2. En premier lieu, il résulte des dispositions de l'article L. 551-4 du code de justice administrative🏛 que le pouvoir adjudicateur, lorsqu'est introduit un recours en référé précontractuel dirigé contre la procédure de passation d'un contrat, doit suspendre la signature de ce contrat à compter, soit de la communication du recours par le greffe du tribunal administratif, soit de la notification effectuée par l'auteur du recours, agissant conformément aux dispositions de l'article R. 551-1 du même code🏛.

3. Par une requête qui a été enregistrée le 21 juillet 2022 au greffe du tribunal, la SASU Arc-en-ciel Rhône-Alpes a présenté un référé précontractuel, tendant à la suspension de la procédure de passation du marché public d'entretien des locaux de l'université Jean Monnet de Saint-Etienne, s'agissant des lots n° 1, n° 2, n° 3 et n° 5. Il résulte de l'instruction et des mentions de l'application Télérecours que le tribunal a informé l'université de ce recours le jour même à 14 h 36. Par ailleurs, la société requérante a notifié sa requête à l'université par un courrier qui a été reçu par celle-ci le 22 juillet 2022. Comme l'indique l'ordonnance du 22 juillet 2022 du juge des référés du tribunal constatant qu'il n'y avait pas lieu de statuer sur ladite requête en référé précontractuel, les actes d'engagement ont été signés le 21 juillet 2022 à 14 h 08 s'agissant des lots n° 2 et n° 3 et à 14 h 09 s'agissant des lots n° 1 et n° 5. Ainsi, les dispositions précitées de l'article L. 551-4 n'ont pas été méconnues.

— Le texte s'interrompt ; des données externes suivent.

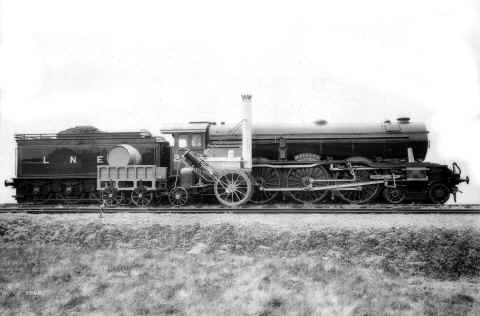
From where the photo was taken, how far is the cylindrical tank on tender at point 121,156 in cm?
1462

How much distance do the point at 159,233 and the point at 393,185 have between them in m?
8.17

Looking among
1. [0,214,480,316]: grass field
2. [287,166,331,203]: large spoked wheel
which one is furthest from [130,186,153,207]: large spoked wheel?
[287,166,331,203]: large spoked wheel

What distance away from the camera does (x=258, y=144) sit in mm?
14938

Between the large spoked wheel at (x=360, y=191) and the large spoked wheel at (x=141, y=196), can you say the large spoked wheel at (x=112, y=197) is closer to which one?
the large spoked wheel at (x=141, y=196)

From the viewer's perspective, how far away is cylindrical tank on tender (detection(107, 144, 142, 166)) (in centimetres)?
1462

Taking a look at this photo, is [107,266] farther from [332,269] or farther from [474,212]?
[474,212]

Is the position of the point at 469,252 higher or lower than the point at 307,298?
higher

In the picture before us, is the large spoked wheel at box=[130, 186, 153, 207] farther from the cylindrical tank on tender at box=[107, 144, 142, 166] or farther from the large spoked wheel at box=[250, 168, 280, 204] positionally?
the large spoked wheel at box=[250, 168, 280, 204]

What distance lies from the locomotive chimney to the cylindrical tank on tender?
161 inches

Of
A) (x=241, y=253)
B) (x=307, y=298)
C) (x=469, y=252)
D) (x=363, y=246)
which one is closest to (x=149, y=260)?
(x=241, y=253)

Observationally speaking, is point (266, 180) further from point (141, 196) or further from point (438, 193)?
point (438, 193)

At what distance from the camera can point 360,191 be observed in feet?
46.2

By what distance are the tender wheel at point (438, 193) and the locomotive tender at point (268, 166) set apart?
0.03 m

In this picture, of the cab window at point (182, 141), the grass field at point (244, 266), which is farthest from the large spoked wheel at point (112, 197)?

4. Toutefois, aux termes de l'article R. 2182-1 du code de la commande publique🏛 : " Pour les marchés passés selon une procédure formalisée, un délai minimal de onze jours est respecté entre la date d'envoi de la notification prévue aux articles R. 2181-1 et R. 2181-3 et la date de signature du marché par l'acheteur. / () ". Le courrier du 13 juillet 2022 par lequel l'université Jean Monnet de Saint-Etienne a avisé la société Arc-en-Ciel Rhône-Alpes du rejet de ses offres précise que " Le délai minimal qui sera respecté avant la signature du marché est de onze jours à compter de la date d'envoi de la présente ". Ainsi, en signant dès le 21 juillet 2022 les contrats relatifs aux lots n° 1, n° 2, n° 3 et n° 5, l'université Jean Monnet de Saint-Etienne a méconnu les dispositions de cet article, ainsi qu'elle l'admet d'ailleurs dans ses écritures en défense.

5. En seconde lieu, la SASU Arc-en-Ciel soutient que le pouvoir adjudicateur ne pouvait rejeter ses offres au motif qu'elle n'avait pas complété l'annexe n° 4, intitulée " Descriptif et calendrier des prestations au marché ". Toutefois, le règlement de la consultation précise que l'annexe n° 4 constitue un document obligatoire. Il résulte de l'instruction que cette annexe permet, dans l'hypothèse dans laquelle la fréquence des prestations est inférieure à cinq fois par semaine, de préciser les jours des prestations. Par ailleurs, la fréquence de celles-ci, définie par l'annexe n° 3, n'est pas systématiquement, pour les lots en cause, de cinq fois par semaine. Au demeurant, la requérante a elle-même procédé à un chiffrage de ses offres en tenant compte des différentes fréquences exigées pour les prestations. Enfin, en tout état de cause, aucune des autres pièces des offres de la société Arc-en-Ciel Rhône-Alpes ne pouvait permettre de connaître les jours des prestations dans ladite hypothèse et, ainsi, de pallier l'absence de remplissage de l'annexe n° 4. Il s'ensuit que le pouvoir adjudicateur pouvait rejeter comme incomplètes les offres de la société Arc-en-Ciel Rhône-Alpes.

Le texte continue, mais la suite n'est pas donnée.